Problem statement — Leave out the pictures and return every entry exactly as it appears.

Spatial data with pictures:
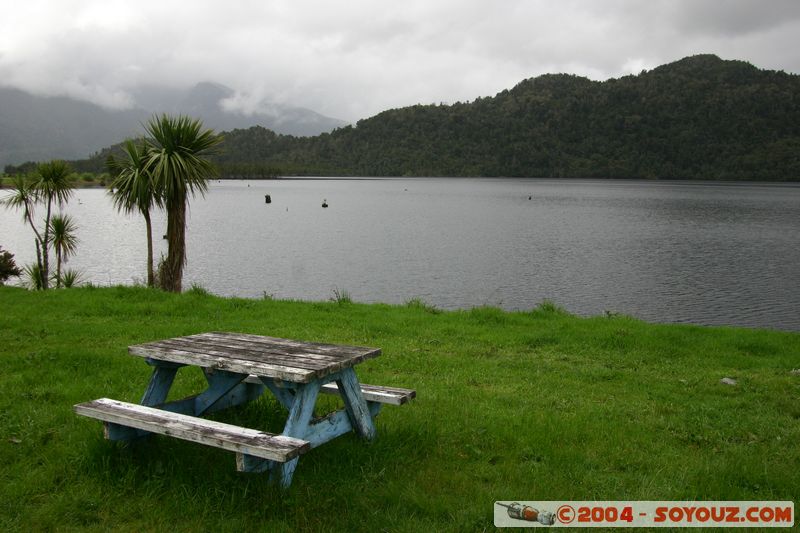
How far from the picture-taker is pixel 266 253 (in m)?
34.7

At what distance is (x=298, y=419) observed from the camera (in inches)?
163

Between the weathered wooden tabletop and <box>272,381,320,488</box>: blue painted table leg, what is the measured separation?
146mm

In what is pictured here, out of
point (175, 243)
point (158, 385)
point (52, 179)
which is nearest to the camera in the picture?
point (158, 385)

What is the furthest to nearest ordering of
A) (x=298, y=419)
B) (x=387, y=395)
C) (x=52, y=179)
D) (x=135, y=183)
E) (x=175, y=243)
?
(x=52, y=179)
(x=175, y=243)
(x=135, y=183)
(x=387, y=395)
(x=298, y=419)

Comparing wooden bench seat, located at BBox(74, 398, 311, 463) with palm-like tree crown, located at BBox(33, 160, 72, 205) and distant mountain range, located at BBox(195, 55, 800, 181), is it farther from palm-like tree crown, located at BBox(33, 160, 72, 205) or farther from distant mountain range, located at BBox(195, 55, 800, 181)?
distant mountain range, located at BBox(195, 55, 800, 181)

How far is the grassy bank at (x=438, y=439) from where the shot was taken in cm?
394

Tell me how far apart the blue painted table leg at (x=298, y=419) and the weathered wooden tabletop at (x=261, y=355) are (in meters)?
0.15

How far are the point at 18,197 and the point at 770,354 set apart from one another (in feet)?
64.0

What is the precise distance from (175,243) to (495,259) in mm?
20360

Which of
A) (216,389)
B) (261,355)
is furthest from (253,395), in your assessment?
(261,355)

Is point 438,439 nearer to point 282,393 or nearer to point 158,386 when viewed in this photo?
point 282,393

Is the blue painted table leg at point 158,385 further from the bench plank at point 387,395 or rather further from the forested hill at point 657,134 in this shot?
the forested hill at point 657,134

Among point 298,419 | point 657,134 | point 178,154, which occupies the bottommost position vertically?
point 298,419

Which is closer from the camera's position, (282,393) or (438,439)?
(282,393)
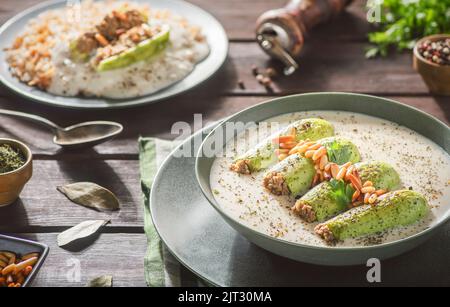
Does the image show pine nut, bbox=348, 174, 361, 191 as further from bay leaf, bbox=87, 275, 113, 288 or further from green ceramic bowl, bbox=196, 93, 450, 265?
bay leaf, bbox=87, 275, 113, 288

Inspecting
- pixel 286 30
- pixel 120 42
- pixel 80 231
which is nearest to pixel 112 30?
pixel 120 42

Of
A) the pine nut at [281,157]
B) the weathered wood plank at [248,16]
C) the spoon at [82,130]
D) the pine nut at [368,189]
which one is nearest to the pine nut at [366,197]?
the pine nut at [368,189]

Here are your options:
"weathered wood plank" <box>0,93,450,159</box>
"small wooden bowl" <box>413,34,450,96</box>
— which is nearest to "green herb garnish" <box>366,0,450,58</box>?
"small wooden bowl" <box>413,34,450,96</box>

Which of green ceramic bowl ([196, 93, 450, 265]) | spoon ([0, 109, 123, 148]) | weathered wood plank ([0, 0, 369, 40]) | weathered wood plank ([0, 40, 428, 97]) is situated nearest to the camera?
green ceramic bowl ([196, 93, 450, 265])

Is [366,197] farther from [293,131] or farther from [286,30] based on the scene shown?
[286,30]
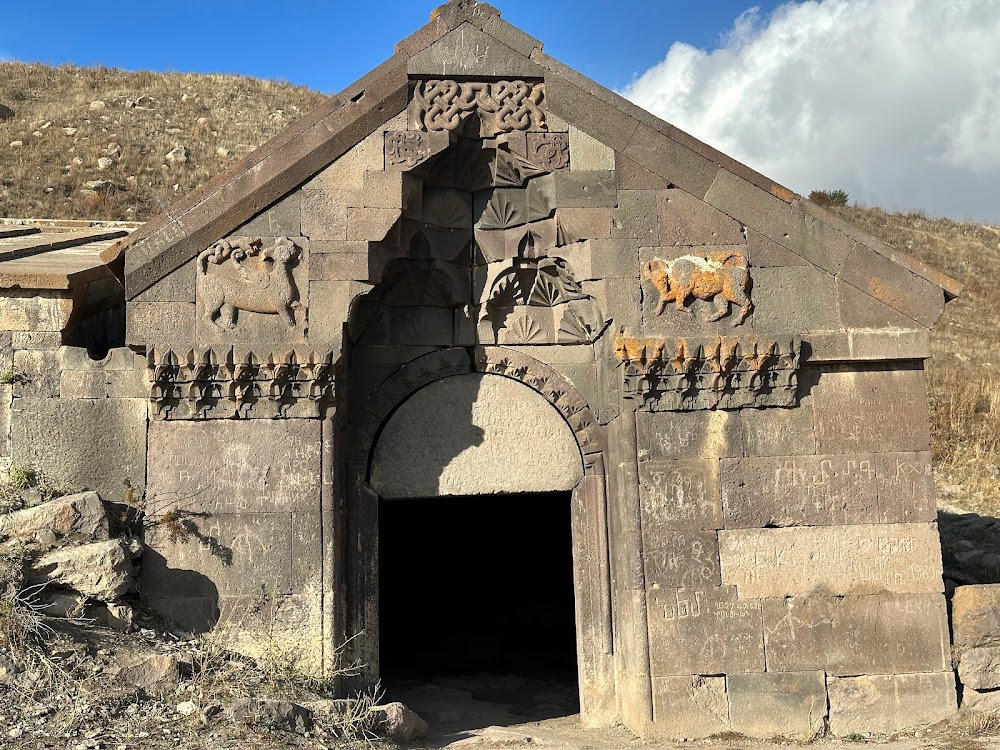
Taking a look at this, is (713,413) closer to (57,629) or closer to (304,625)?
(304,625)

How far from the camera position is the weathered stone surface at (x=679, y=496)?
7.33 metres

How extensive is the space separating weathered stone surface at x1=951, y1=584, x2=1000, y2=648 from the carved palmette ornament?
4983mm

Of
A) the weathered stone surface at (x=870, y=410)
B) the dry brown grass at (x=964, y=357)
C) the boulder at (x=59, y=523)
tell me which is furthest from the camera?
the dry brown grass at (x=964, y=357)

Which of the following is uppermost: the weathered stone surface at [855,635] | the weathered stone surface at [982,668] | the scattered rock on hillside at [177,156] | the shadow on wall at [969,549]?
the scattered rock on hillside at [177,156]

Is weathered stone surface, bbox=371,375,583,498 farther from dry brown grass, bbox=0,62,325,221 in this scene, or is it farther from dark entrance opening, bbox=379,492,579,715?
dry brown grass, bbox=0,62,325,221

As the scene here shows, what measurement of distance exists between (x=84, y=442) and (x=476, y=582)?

In response —
How far from the picture-taker is pixel 266 253 (in m)?
34.7

At what distance is (x=298, y=419) observed from the camera (in inches)?
163

Between the weathered wooden tabletop and <box>272,381,320,488</box>: blue painted table leg, what is the measured separation?
146mm

In what is pictured here, out of
point (175, 243)
point (158, 385)
point (52, 179)
which is nearest to the camera in the picture?
point (158, 385)

What is the furthest to nearest ordering of
A) (x=298, y=419)
B) (x=387, y=395)
C) (x=52, y=179)
D) (x=135, y=183)
E) (x=175, y=243)
?
(x=52, y=179)
(x=175, y=243)
(x=135, y=183)
(x=387, y=395)
(x=298, y=419)

Comparing wooden bench seat, located at BBox(74, 398, 311, 463) with palm-like tree crown, located at BBox(33, 160, 72, 205) and distant mountain range, located at BBox(195, 55, 800, 181), is it farther from palm-like tree crown, located at BBox(33, 160, 72, 205) or farther from distant mountain range, located at BBox(195, 55, 800, 181)?
distant mountain range, located at BBox(195, 55, 800, 181)

How far is the grassy bank at (x=438, y=439) from where the shot was taken in cm?
394

Tell me how far apart the blue painted table leg at (x=298, y=419) and the weathered wooden tabletop at (x=261, y=355) are (in meters)?
0.15

How far are the point at 18,197 and the point at 770,354 set apart from one another (in feet)?
64.0

What is the precise distance from (175,243) to (495,259) in mm?
20360

Which of
A) (216,389)
B) (261,355)
is furthest from (253,395), in your assessment?
(261,355)

Is point 438,439 nearer to point 282,393 or nearer to point 158,386 when viewed in this photo?
point 282,393

Is the blue painted table leg at point 158,385 further from the bench plank at point 387,395 or rather further from the forested hill at point 657,134 in this shot?
the forested hill at point 657,134

Among point 298,419 | point 657,134 | point 178,154, which occupies the bottommost position vertically?
point 298,419

Which is closer from the camera's position, (282,393) or (438,439)?
(282,393)
Does the image show pine nut, bbox=348, 174, 361, 191 as further from bay leaf, bbox=87, 275, 113, 288 or further from green ceramic bowl, bbox=196, 93, 450, 265?
bay leaf, bbox=87, 275, 113, 288

Inspecting
- pixel 286 30
- pixel 120 42
- pixel 80 231
which is nearest to pixel 112 30?
pixel 120 42

Of
A) the pine nut at [281,157]
B) the weathered wood plank at [248,16]
C) the spoon at [82,130]
D) the pine nut at [368,189]
which one is nearest to the pine nut at [366,197]?
the pine nut at [368,189]

Here are your options:
"weathered wood plank" <box>0,93,450,159</box>
"small wooden bowl" <box>413,34,450,96</box>
— which is nearest to "green herb garnish" <box>366,0,450,58</box>?
"small wooden bowl" <box>413,34,450,96</box>

Which of green ceramic bowl ([196, 93, 450, 265]) | spoon ([0, 109, 123, 148]) | weathered wood plank ([0, 0, 369, 40]) | weathered wood plank ([0, 40, 428, 97]) is situated nearest to the camera?
green ceramic bowl ([196, 93, 450, 265])

Is [366,197] farther from [293,131] or farther from [286,30] based on the scene shown?
[286,30]
Taking a look at this, is (713,413) closer to (57,629) or closer to (304,625)?
(304,625)

How far from the camera position is the weathered stone surface at (x=679, y=496)?
7.33 metres

How extensive is the space separating weathered stone surface at x1=951, y1=584, x2=1000, y2=648 from the carved palmette ornament?
4983mm

Of
A) the weathered stone surface at (x=870, y=410)
B) the dry brown grass at (x=964, y=357)
C) the boulder at (x=59, y=523)
tell me which is furthest from the camera?
the dry brown grass at (x=964, y=357)

Which of the following is uppermost: the weathered stone surface at [855,635] | the weathered stone surface at [982,668] | the scattered rock on hillside at [177,156] | the shadow on wall at [969,549]?
the scattered rock on hillside at [177,156]

Is weathered stone surface, bbox=371,375,583,498 farther from dry brown grass, bbox=0,62,325,221 in this scene, or is it farther from dark entrance opening, bbox=379,492,579,715?
dry brown grass, bbox=0,62,325,221

As the scene here shows, what measurement of distance exists between (x=84, y=442) and (x=476, y=582)?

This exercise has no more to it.